> _Exercise requirements_: Which lines of the entries below hold the word "States"? Report each of them.

> _Records shown_:
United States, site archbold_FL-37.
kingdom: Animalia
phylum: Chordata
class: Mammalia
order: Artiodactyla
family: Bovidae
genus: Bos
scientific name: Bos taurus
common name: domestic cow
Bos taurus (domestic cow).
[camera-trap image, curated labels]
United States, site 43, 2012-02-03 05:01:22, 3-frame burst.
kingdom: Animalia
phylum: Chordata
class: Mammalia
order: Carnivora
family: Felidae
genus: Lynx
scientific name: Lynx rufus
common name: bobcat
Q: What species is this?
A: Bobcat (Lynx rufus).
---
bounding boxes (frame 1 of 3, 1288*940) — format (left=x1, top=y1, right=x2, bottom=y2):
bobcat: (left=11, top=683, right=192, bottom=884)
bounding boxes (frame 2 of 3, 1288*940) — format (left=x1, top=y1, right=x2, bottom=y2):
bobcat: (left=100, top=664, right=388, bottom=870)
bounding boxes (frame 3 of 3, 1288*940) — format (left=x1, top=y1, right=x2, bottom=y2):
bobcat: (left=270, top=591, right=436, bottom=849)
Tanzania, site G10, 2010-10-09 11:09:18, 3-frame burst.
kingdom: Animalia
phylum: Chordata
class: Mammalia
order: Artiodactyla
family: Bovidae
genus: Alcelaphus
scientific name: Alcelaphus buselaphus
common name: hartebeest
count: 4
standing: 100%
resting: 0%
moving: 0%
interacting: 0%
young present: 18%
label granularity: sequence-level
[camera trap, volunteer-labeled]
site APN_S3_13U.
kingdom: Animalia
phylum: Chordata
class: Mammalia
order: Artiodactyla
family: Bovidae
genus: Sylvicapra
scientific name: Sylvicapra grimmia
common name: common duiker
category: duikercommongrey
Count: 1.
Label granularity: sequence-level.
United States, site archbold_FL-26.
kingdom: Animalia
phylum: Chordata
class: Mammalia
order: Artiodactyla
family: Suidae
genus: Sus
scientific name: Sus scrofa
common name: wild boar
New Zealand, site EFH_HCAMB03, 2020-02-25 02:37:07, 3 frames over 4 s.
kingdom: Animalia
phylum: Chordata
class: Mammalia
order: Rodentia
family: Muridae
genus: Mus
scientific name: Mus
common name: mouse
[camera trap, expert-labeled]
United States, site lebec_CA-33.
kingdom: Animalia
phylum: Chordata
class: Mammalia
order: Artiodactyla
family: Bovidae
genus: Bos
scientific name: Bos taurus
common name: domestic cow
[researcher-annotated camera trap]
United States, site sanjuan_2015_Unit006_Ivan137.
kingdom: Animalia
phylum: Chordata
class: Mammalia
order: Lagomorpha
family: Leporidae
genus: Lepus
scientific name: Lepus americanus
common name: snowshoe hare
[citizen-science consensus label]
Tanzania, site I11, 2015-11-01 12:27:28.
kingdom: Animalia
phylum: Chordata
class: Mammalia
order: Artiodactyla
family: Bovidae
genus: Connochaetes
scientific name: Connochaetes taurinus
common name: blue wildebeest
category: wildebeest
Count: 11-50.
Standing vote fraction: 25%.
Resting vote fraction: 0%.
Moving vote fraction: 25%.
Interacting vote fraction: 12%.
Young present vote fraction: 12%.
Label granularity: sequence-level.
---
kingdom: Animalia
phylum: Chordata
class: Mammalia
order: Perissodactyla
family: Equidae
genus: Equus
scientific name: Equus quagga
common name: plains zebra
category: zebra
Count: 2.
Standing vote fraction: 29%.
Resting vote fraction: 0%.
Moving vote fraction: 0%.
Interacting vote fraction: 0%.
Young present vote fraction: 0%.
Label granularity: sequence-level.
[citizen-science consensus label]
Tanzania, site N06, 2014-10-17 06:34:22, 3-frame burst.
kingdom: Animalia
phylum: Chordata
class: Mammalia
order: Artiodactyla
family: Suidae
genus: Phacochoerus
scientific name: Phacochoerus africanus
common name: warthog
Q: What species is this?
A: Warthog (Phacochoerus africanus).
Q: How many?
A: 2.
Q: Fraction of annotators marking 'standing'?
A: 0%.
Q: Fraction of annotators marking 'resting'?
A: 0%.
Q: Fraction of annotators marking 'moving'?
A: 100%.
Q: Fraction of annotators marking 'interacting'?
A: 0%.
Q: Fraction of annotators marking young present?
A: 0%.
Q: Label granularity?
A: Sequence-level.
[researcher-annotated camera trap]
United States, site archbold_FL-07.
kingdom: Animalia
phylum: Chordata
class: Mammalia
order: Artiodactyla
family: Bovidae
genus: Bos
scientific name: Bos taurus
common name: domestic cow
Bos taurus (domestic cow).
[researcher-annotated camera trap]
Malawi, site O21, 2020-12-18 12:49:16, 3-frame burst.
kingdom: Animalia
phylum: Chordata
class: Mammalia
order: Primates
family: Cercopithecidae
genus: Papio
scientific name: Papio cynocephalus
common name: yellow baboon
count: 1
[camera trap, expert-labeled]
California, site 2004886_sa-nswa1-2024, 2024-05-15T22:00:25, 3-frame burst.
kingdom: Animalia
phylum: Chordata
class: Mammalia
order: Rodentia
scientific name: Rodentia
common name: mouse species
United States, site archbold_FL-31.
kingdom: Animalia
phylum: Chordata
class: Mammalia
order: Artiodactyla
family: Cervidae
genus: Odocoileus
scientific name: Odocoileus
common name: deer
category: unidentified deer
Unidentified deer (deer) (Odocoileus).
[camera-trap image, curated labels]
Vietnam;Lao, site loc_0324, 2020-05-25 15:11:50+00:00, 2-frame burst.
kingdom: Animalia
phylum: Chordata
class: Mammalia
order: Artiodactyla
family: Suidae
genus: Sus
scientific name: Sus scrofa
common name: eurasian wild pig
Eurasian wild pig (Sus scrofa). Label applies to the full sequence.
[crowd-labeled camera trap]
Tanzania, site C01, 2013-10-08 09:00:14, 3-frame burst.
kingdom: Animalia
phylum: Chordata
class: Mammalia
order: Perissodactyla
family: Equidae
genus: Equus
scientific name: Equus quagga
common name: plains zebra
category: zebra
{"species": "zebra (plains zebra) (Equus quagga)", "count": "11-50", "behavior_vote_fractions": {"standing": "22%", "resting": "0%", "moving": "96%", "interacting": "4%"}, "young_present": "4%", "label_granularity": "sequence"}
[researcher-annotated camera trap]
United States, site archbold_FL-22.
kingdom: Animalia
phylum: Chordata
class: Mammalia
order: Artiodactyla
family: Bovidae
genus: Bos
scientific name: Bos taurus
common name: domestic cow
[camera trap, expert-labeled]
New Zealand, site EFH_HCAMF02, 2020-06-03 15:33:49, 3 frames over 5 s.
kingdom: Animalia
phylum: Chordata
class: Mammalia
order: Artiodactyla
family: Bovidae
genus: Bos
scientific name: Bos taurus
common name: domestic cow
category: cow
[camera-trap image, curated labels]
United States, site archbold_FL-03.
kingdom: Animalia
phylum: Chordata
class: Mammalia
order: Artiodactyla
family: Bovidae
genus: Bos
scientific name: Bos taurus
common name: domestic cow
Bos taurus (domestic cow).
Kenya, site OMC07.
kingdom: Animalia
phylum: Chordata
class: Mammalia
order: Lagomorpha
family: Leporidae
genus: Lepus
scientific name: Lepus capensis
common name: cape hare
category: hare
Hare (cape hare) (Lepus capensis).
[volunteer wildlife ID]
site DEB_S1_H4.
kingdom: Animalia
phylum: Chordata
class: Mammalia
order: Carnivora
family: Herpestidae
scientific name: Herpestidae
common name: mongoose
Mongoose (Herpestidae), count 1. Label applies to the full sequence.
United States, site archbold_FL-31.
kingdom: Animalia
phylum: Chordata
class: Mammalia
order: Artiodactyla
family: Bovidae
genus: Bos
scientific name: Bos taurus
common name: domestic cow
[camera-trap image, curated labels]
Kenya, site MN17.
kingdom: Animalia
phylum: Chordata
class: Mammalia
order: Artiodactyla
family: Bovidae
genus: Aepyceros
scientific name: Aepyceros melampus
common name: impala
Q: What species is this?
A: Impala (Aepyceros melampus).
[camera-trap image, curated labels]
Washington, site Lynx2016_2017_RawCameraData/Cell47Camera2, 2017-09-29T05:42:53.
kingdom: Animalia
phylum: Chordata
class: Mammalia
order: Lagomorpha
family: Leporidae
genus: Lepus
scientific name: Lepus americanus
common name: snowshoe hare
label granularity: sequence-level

> _Answer space_:
United States, site archbold_FL-37.
United States, site 43, 2012-02-03 05:01:22, 3-frame burst.
United States, site archbold_FL-26.
United States, site lebec_CA-33.
United States, site sanjuan_2015_Unit006_Ivan137.
United States, site archbold_FL-07.
United States, site archbold_FL-31.
United States, site archbold_FL-22.
United States, site archbold_FL-03.
United States, site archbold_FL-31.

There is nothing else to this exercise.